One example of that approach, he said, was the $4.5 million grant he gave this month to the University of California at San Francisco to start a research program aimed at speeding up and improving the efficiency of malaria-eradication efforts worldwide.
“There’s a series of technologies that if you put them together correctly, there’s no reason why we can’t eradicate malaria in most of the world in probably the next 10 to 20 years,” Mr. Parker said.
He added, “I’m trying to preserve an entrepreneurial approach, which is to only give when I feel that there’s a solution that’s fully complete.”
Familiar Topics
Mr. Parker made The Chronicle’s annual Philanthropy 50 list of the most generous donors for the first time this year, ranking fifth.
His foundation will focus on causes he has supported in the past and topics he has studied over the years.
While there are a lot of problems Mr. Parker said he is passionate about, many of them, such as climate change and the education system, require changes driven by public policy because they are too big for philanthropy to address in anything other than a piecemeal way.
However, Mr. Parker isn’t immune to letting his personal feelings influence his philanthropy. He announced in December a $24-million grant to establish the Sean N. Parker Center for Allergy Research at Stanford University, saying his personal experiences with severe food allergies as a child influenced his gift.
Mr. Parker said he expects pushback to his priorities and approach, and he doesn’t expect complete success in all of his philanthropic endeavors. He said that criticism and failure are an integral part of both business and philanthropy.

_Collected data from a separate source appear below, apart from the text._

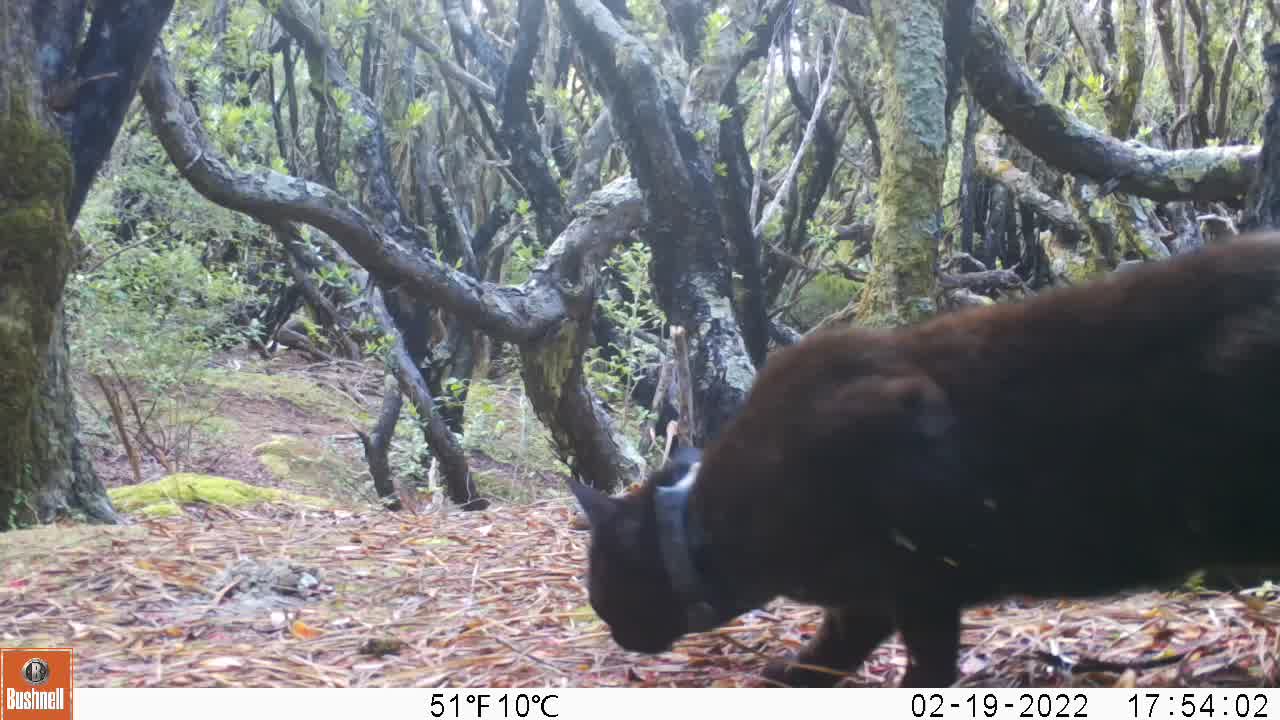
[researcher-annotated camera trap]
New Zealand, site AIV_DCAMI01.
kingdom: Animalia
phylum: Chordata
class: Mammalia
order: Carnivora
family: Felidae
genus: Felis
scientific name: Felis catus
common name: domestic cat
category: cat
Cat (domestic cat) (Felis catus).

“I may find myself having to endure as much scrutiny as praise for the things I’m trying to do,” he said.
Allocating Funds
Mr. Parker also announced that he had shortened his foundation’s name from the Sean N. Parker Foundation to the Parker Foundation.
He said his civic-engagement efforts would include supporting the work of groups like Code for America, the Electronic Frontier Foundation, and others. He will also pursue some of those efforts outside of the foundation, like his recent for-profit venture, Brigade, a social network for sharing political views.
Mr. Parker said he hasn’t yet decided how he will allocate his contributions to his foundation, and for now he is working on setting specific goals within each of the three focus areas. He and his board members will then map out a plan for how much money will go into each area and try to set a time period for when each goal should be met.
Mr. Parker said he will continue to contribute to his foundation, even as he works to spend it down.
The philanthropist, whose net worth Forbes pegged at just under $3-billion, is adamant about spending the foundation’s money during his lifetime.
He said the only reason he didn’t sign the Giving Pledge, an effort spearheaded by Warren Buffett and Bill and Melinda Gates to encourage the rich to give at least half of their wealth to charity, is because he doesn’t think it’s aggressive enough. He thinks it only encourages people to transfer their wealth into intergenerational foundations that can get away with long-term tax breaks.
“If you’re going to be granted tax-exempt status and your income is going to be tax-exempted in a particular vehicle, then I think you should be obligated to consume those resources within your own lifetime, barring any unforeseen tragedy, if you can,” he said. “So you’ll see me at least meeting or exceeding the totals of the Giving Pledge within my lifetime.”
A father of two young children, he said he does not intend to leave the foundation — or much of his fortune — to future generations of Parkers because he doesn’t want it to become bureaucratic and hierarchical, as so many foundations that outlive their founders do.
“They begin to resemble governments in all the ways governments are bad,” he said. “They’re slow, they’re conservative, they’re risk averse, and they try to do too many things.”